Kommentar Frankreichs Front National: Die Feigheit hat Folgen

Sarkozys konservative UMP macht die extreme Rechte immer hoffähiger. Deren Wähler brauchen kein schlechtes Gewissen mehr zu haben.

Die Vorsitzende des Front National: Marine Le Pen. Bild: reuters

Die erste Wahl in Frankreich nach den Terroranschlägen in Paris war eine lokale - und doch hatte sie weitreichende Folgen. Es ging um die Besetzung des Abgeordnetensitzes des Sozialisten Pierre Moscovici. Der ehemalige Finanzminister war im November EU-Wirtschafts- und Währungskommissar geworden, deswegen wurde sein Sitz in der Nationalversammlung neu vergeben. Nachdem sich bei der Wahl vergangene Woche auch die Rechtspopulisten des Front National um Marine Le Pen behaupten konnten, verlor sie die folgende Stichwahl im ostfranzösischen Département Doubs gegen den sozialistischen Kandidaten Frédéric Barbier. Es kommentiert Rudolf Balmer.

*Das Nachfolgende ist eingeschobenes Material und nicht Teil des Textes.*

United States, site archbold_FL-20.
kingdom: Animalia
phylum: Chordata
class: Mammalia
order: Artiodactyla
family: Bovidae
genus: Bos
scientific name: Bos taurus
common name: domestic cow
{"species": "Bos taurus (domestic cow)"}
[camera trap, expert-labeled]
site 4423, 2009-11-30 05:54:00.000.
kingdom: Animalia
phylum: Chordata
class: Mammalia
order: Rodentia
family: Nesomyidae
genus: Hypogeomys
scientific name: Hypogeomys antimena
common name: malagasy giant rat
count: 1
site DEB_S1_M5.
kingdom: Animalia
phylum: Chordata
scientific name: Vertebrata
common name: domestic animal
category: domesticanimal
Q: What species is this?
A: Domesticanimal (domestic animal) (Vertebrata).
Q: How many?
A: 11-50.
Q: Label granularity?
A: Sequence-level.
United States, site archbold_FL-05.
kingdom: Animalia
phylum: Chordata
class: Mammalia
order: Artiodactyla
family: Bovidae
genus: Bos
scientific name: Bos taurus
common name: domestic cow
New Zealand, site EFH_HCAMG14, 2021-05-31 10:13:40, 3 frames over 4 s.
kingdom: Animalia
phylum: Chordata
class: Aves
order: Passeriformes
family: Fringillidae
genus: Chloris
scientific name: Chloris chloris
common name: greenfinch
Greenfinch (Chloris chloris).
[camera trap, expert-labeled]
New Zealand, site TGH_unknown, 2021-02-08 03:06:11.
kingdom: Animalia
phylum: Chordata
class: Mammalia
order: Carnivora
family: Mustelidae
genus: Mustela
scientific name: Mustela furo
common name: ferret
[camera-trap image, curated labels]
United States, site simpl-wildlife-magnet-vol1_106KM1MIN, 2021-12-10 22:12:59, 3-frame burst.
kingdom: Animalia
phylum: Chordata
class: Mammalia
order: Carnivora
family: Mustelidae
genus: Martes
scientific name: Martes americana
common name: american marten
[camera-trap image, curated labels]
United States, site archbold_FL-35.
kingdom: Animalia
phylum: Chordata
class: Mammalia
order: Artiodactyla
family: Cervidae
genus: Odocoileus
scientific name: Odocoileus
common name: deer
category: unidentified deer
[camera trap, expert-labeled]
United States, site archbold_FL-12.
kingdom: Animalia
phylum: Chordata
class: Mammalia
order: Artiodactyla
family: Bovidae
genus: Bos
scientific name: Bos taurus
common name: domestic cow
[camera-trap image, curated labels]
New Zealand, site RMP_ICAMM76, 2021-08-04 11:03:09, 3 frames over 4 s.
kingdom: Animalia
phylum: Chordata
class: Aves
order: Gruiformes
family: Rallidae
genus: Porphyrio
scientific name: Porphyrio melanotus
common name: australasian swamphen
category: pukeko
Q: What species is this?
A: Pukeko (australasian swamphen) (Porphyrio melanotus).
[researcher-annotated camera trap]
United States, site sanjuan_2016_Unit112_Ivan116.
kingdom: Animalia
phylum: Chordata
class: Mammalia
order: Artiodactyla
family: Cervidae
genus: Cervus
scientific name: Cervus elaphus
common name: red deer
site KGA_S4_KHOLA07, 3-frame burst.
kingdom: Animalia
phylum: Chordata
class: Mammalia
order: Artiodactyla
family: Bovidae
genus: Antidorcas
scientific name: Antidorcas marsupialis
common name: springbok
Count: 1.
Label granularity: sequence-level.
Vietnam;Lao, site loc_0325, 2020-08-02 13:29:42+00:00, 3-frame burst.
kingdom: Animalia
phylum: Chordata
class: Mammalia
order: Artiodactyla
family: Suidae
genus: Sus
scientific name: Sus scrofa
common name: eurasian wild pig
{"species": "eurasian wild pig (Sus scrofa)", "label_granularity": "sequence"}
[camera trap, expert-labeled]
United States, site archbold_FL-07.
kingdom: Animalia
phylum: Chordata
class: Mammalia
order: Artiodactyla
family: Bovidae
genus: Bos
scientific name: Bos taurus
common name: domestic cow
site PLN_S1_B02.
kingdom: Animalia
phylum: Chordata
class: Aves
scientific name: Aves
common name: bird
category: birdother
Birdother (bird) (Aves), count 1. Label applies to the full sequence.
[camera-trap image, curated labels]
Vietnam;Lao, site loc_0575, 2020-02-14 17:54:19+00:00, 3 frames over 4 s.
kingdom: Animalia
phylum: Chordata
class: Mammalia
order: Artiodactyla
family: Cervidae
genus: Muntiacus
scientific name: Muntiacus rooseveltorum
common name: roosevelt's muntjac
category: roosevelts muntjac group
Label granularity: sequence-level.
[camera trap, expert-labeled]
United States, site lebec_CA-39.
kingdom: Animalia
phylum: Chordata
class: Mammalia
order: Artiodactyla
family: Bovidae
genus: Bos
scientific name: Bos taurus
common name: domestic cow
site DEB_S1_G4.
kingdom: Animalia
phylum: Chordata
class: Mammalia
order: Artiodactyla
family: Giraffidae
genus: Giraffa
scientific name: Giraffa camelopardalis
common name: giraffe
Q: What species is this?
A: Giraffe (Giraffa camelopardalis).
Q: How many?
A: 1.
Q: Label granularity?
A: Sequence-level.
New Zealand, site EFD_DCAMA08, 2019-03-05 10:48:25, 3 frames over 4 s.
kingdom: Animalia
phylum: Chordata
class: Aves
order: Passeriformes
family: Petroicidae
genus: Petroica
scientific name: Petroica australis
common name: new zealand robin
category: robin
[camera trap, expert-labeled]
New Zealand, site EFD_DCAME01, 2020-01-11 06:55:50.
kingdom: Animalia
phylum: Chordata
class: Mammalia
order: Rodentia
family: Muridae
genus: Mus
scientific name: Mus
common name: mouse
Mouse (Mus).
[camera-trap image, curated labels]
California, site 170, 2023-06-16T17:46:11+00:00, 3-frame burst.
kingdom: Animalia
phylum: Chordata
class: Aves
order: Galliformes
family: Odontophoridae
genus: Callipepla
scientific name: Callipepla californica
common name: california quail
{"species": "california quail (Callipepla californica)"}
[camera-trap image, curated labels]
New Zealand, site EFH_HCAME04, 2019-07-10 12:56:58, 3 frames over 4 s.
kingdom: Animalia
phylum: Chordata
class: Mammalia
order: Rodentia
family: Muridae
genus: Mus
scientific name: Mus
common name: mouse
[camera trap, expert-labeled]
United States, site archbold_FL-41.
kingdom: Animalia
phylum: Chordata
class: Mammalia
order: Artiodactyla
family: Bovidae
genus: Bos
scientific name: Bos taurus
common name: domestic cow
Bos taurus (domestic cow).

Eine lokale Wahl in der ostfranzösischen Provinz hat nicht nur einen landesweiten Nachhall, sondern auch nachhaltige Folgen. Die Barrikaden, die in Frankreich die etablierten Parteien seit Jahrzehnten gegen die Bedrohung von ganz rechts errichtet hatten, halten nicht mehr. Nur ein paar Wochen nach der Großkundgebung für die gemeinsamen demokratischen Grundwerte hat die konservative UMP von Nicolas Sarkozy Fahnenflucht begangen und aus blankem Opportunismus kapituliert.

Anders kann man es nicht ausdrücken, wenn die Partei, die sich auf das Erbe von General de Gaulle beruft, nicht mehr zwischen Sozialisten (die mit de Gaulle Widerstand leisteten) und Rechtsextremisten unterscheidet, deren Herkunft im Faschismus und im Kolonialismus zu suchen ist.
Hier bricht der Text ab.